[petsc-dev] Using multiple mallocs with PETSc

Jed Brown jed at jedbrown.org
Tue Mar 14 18:59:45 CDT 2017


Richard Mills <richardtmills at gmail.com> writes:

> On Tue, Mar 14, 2017 at 2:18 PM, Jed Brown <jed at jedbrown.org> wrote:
>
>> Richard Mills <richardtmills at gmail.com> writes:
>>
>> > On Tue, Mar 14, 2017 at 1:23 PM, Jed Brown <jed at jedbrown.org> wrote:
>> >
>> >> Barry Smith <bsmith at mcs.anl.gov> writes:
>> >>
>> >> >> On Mar 13, 2017, at 1:27 PM, Jed Brown <jed at jedbrown.org> wrote:
>> >> >>
>> >> >> Satish Balay <balay at mcs.anl.gov> writes:
>> >> >>> stash the metadata for each allocation (and pointers for
>> corresponding
>> >> >>> free) in a hash table for all mallocs that we need to track? [this
>> >> >>> avoids the wasted 'space' in each alloc.]
>> >> >>
>> >> >> Sure, but this is just duplicating an implementation of malloc.
>> >> >
>> >> >    No it isn't. It is a very thin wrapper around multiple current
>> >> mallocs.
>> >>
>> >> Meh, the proposal has more storage overhead than malloc().
>> >>
>> >
>> > I was bored or something, so I actually looked into how people who want
>> to
>> > track all the allocations inside a special malloc() do so, and it seems
>> > that plenty of people use a red-black tree for this (balanced binary
>> tree,
>> > O(log(n) for search, insert/delete, and tree rearrangement) rather than a
>> > hash table.  This is getting pretty far down in the weeds... but this
>> would
>> > have less storage overhead than a hash table.  Just FYI. =)
>>
>> Tcmalloc has an overhead of 1% for common usage patterns when allocating
>> 8-byte objects.  A tree is much higher overhead.
>>
>
> But I'm not talking about doing the same thing as a malloc implementation:
> we aren't trying to do things like keep track of the "free" list, just what
> free() to use for a given allocation.  

Yes, but my point is that the much simpler thing you're doing is
actually much higher overhead than a full malloc implementation.  It's
as though you're running an expensive job on a supercomputer and I tell
you my phone does the same thing in real time and you reject my
criticism to say that my phone is actually doing something more
difficult.  ;-)

> And to keep this overhead down, we might consider having something
> like a normal PetscMalloc() and a PetscMallocNumeric() that is just
> used to allocate arrays for things like vectors and matrices -- the
> things that we think might be bandwidth critical and may need to
> support different allocators or be considered for migration between
> memory types.  There aren't going to be tons of objects you'd
> allocated with PetscMallocNumeric, so the storing all these addresses
> and a corresponding free() should have very little overhead.

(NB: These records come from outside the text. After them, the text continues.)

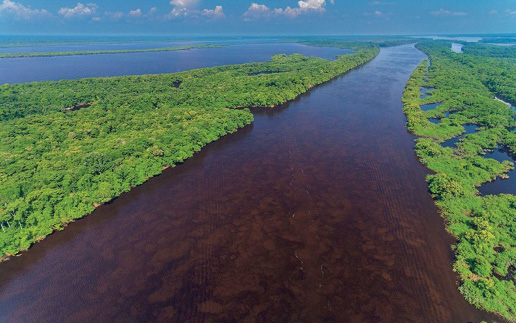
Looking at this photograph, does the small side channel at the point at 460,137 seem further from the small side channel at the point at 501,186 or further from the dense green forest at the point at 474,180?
the small side channel at the point at 501,186

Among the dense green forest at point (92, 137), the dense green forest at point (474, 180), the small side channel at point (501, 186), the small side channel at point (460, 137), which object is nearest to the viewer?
the dense green forest at point (474, 180)

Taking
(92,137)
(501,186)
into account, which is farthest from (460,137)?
(92,137)

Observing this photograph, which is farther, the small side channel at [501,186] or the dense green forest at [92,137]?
the small side channel at [501,186]

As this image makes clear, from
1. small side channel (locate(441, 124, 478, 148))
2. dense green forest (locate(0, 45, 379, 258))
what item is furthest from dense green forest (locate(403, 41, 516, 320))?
dense green forest (locate(0, 45, 379, 258))

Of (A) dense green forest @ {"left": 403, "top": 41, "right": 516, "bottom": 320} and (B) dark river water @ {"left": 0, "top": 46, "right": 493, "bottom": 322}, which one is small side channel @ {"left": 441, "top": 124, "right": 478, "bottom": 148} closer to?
(A) dense green forest @ {"left": 403, "top": 41, "right": 516, "bottom": 320}

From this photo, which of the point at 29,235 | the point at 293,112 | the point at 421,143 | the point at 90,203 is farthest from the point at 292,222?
the point at 293,112

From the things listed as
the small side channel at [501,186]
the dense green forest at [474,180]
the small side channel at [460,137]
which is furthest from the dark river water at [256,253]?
the small side channel at [460,137]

Yes, my objection is specifically with regard to incurring this overhead
for small allocations.  I care about overhead because of small objects,
such as might appear in a linked list or tree.  For large objects, you
could just as well skip malloc and call mmap() directly -- that's what
malloc() is doing.  For intermediate sizes (multiple pages, but less
than MMAP_THRESHOLD) in the presence of threads, one could argue that
calling mmap() directly is preferred because malloc() gives you memory
that is already faulted and thus first-touch won't do the right thing.